11 Replies to “Listening to ghosts”

  1. I’ve read a handful of diaries of Civil War soldiers (North and South) and parts of Mary Chestnut’s diary.

    I’ve also read several diaries of pioneers and their travels across the plains to Oregon or California.

    I love firsthand accounts of history. And while many entries may be mundane (it snowed today), diaries are one of the few ways we have for understanding our history from a personal POV.
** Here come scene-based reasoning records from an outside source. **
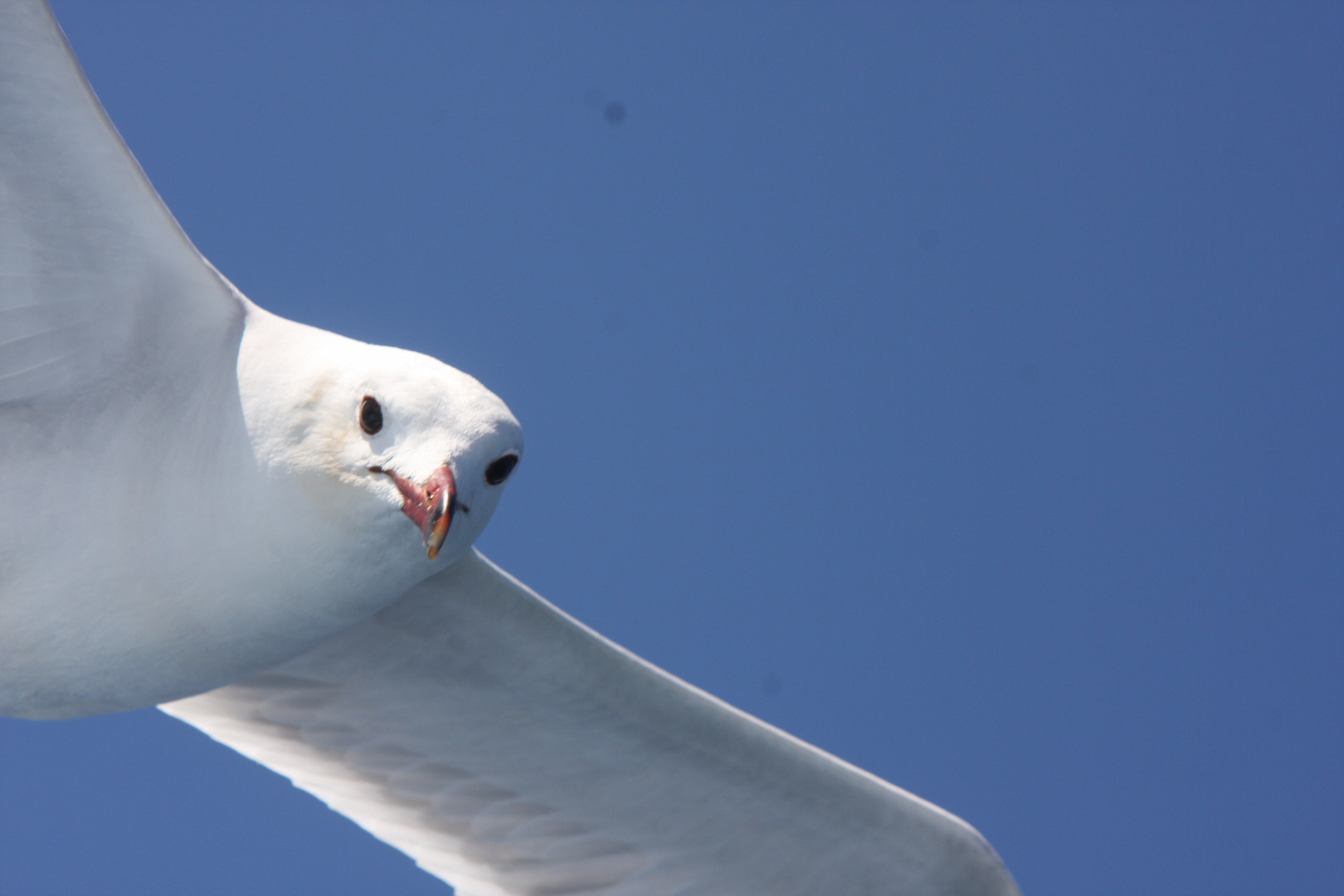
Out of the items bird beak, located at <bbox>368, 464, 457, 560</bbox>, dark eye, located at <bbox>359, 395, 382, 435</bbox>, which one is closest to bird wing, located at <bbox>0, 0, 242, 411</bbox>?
dark eye, located at <bbox>359, 395, 382, 435</bbox>

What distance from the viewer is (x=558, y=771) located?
3.92m

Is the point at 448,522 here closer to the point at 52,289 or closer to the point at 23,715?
the point at 52,289

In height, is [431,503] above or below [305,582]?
above

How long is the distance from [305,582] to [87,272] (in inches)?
31.1

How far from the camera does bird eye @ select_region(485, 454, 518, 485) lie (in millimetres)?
2369

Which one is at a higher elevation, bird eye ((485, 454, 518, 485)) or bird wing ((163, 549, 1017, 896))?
bird eye ((485, 454, 518, 485))

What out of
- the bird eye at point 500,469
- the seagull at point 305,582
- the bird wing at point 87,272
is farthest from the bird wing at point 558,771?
the bird eye at point 500,469

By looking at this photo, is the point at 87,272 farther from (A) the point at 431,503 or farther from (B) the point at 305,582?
(A) the point at 431,503

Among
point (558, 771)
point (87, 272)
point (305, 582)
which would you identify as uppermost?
point (87, 272)

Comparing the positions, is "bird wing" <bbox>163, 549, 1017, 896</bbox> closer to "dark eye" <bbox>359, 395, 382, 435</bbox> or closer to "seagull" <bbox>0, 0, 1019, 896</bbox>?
"seagull" <bbox>0, 0, 1019, 896</bbox>

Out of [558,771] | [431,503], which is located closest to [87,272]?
[431,503]

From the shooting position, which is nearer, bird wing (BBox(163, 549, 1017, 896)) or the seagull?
the seagull

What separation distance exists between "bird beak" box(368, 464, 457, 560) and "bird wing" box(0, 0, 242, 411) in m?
0.69

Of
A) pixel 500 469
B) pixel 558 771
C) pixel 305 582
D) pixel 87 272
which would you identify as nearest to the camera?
pixel 500 469
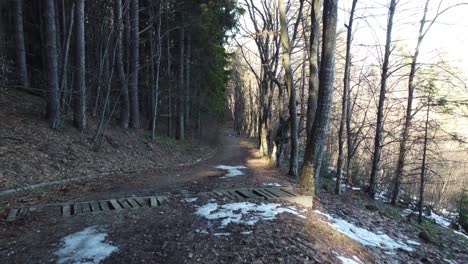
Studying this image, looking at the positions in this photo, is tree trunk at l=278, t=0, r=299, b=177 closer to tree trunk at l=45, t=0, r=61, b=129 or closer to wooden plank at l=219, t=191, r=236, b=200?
wooden plank at l=219, t=191, r=236, b=200

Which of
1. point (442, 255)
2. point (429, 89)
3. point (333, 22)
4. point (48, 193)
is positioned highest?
point (333, 22)

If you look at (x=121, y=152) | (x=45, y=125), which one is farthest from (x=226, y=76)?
(x=45, y=125)

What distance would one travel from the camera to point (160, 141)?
1648cm

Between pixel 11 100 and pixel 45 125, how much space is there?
2.97m

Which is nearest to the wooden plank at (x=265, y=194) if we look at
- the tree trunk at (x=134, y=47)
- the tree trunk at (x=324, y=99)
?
the tree trunk at (x=324, y=99)

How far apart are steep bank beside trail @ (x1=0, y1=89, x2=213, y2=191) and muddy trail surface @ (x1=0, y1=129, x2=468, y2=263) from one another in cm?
98

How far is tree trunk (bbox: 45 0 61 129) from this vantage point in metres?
9.74

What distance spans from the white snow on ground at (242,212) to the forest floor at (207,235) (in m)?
0.02

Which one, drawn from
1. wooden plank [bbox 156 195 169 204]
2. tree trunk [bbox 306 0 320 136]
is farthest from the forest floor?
tree trunk [bbox 306 0 320 136]

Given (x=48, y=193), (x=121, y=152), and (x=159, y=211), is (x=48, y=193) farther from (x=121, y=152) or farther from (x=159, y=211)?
(x=121, y=152)

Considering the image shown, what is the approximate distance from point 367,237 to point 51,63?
1071 cm

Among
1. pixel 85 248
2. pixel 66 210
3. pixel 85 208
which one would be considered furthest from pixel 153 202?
pixel 85 248

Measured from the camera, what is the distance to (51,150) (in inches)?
350

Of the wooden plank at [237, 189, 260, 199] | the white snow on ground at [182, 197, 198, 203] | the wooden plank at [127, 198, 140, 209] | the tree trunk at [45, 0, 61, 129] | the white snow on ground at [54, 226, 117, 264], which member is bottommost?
the wooden plank at [127, 198, 140, 209]
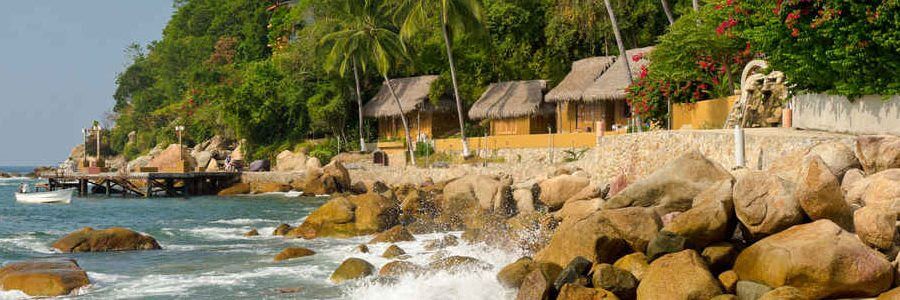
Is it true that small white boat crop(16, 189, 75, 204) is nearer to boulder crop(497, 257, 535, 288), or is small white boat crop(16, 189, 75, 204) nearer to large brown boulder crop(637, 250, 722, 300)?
boulder crop(497, 257, 535, 288)

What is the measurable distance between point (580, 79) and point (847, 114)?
75.7ft

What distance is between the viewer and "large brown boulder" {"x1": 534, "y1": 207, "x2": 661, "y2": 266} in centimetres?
1354

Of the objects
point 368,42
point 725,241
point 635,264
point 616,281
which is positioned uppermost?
point 368,42

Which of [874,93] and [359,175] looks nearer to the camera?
[874,93]

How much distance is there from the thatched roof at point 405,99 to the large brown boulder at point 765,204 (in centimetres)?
3590

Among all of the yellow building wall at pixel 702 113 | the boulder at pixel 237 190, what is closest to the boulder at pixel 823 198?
the yellow building wall at pixel 702 113

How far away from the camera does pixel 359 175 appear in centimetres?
4544

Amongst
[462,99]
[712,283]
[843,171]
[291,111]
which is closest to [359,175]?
[462,99]

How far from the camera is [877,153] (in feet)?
49.6

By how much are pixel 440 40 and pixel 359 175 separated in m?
9.62

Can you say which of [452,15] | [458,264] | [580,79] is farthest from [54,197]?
[458,264]

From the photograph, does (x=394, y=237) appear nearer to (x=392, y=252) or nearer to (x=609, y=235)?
(x=392, y=252)

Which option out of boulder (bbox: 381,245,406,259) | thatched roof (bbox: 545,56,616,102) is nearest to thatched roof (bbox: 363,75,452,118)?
thatched roof (bbox: 545,56,616,102)

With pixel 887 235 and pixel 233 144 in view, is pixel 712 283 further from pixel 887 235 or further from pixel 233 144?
pixel 233 144
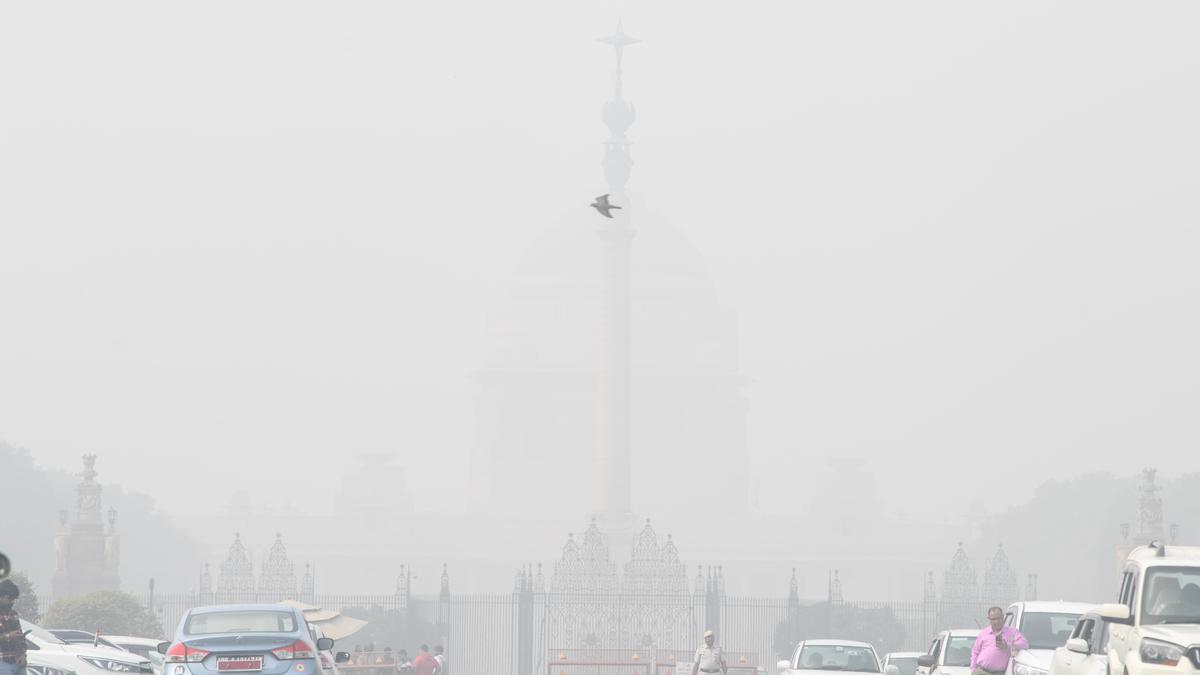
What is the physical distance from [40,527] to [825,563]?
216ft

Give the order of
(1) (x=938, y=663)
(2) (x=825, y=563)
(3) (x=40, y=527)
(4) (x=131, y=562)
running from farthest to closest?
1. (2) (x=825, y=563)
2. (4) (x=131, y=562)
3. (3) (x=40, y=527)
4. (1) (x=938, y=663)

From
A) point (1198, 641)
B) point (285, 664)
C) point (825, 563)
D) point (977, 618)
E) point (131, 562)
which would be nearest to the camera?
point (1198, 641)

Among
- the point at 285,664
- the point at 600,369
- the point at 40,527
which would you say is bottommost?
the point at 285,664

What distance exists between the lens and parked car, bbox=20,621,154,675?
28562mm

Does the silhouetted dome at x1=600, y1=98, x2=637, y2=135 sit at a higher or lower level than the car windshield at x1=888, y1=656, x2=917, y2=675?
higher

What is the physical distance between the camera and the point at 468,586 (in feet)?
558

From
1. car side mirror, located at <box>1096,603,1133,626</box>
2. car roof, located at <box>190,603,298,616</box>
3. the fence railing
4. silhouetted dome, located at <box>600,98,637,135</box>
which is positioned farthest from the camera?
silhouetted dome, located at <box>600,98,637,135</box>

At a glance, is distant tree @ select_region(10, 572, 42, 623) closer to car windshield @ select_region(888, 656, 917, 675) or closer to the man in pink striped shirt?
car windshield @ select_region(888, 656, 917, 675)

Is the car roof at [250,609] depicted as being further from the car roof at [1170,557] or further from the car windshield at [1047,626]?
the car roof at [1170,557]

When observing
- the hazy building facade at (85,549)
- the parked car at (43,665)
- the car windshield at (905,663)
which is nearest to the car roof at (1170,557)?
the parked car at (43,665)

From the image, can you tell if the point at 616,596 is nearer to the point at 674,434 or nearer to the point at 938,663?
the point at 938,663

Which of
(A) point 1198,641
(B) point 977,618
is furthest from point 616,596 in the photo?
(A) point 1198,641

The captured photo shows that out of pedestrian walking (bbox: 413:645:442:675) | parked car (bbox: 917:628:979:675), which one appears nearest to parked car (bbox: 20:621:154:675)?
parked car (bbox: 917:628:979:675)

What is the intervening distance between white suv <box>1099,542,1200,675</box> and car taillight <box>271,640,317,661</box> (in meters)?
8.65
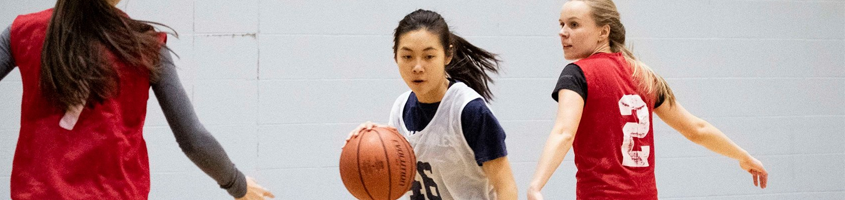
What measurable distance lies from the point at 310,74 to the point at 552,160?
2203mm

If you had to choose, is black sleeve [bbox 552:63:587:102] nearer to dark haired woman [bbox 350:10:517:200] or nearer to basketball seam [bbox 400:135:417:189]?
dark haired woman [bbox 350:10:517:200]

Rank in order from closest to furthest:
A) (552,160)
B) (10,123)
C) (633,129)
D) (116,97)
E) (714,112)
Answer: (116,97), (552,160), (633,129), (10,123), (714,112)

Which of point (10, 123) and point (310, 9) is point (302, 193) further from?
point (10, 123)

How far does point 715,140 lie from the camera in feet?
9.48

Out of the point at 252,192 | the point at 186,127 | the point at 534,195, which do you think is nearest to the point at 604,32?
the point at 534,195

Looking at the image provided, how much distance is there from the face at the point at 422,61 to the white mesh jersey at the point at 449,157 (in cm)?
7

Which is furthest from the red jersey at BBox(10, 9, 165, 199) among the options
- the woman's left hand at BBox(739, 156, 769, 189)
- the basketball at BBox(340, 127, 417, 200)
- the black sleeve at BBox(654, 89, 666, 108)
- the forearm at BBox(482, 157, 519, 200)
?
the woman's left hand at BBox(739, 156, 769, 189)

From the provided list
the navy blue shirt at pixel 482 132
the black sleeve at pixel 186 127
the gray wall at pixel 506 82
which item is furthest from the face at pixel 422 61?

  2. For Jane’s research, I rely on a heavy (expensive) book called The Chronology of Austen, which covers more than just Jane Austen and her immediate family, including lots of cousins and friends and neighbors as well. Some of the interesting bits have come from entries in pocketbooks by family and neighbors, reporting on massive snow and ice storms, on highwaymen in the neighborhood, etc.

    The killer? Knowing Jane kept them, but her sister seems to have destroyed them all – and her own as well. Oh the tales those pocketbooks could have told us!

  3. I’ve got A Narrative of a Revolutionary Soldier by Joseph Plumb Martin. It is a memoir written when he was 70. Haven’t read it yet. I mostly read war memoirs and diaries, since my main interest has been PTSD and there is always evidence of it if you look. I will have to get this one, too, since the Revolutionary War ones seem uncommon.
    I love your historical fiction. You aren’t afraid to tell the truth and show the trauma for what it is: common. Speak, too, and Catalyst.
    All the best.

  4. Another rave for Joseph Plum Martin. The History Channel has a 13-hr series called “Revolution” that quotes from his journal all the way through – by the end of the war you feel you really know him, and through him, the war, so much more vividly.

    And about Gilbert’s diary, I didn’t know “puking” went back that far. “A Very Sick Fitt and Puking” sounds like a perfect YA title.

  5. The OED lists the first written reference in 1601, in an English translation of Pliny, “It helpeth them that puke vp choler.”

    OED also says “related to Dutch spugen to spit, to vomit” or “German spucken to spew, spit”

    “Pukishness”is found as early as 1581.

  6. Great-grandfather’s diary

    One of my family’s treasures is the diary kept by my great-grandfather during the Spanish-American war. Much of it is like the entries you listed above. What I found so interesting about it is that the early entries are more detailed, talking about some of the men in his regiment and the sight-seeing they did when they first got to Manilla. As the war dragged on, and illness took its toll, the entries got more terse and infrequent and the handwriting became harder to read. I could just see him starting off on his grand adventure only to become more and more exhausted as time went on. I guess soldier’s diaries are much the same no matter which war they are in.

  7. Thanks for the history on puke. I love reading through the roots of words in dictionaries, and I’m subscribed to Wordsmith.org’s daily vocab, but that site and the dictionary I have don’t include dates.

    Just looked up the OED on Amazon – do you have the 20 volume set, the magnifying glass version, or the software?

  8. I have a monthly subscription to the online version. One of my fantasies is to own the whole enchilada – complete with magnifying glass.

  9. And another thumbs-up for Joseph Plumb Martin, from me.

    I wonder if anyone has thought to do a website pulling in accounts of the weather from various historical sources so there would be a way of comparing them. Like on one of those days, you could look at this guy’s “very cold” and see that on the same date 150 miles away it was measured at 7 degrees. Rather like the date-converters and currency-converters that tell what that’s worth in modern money.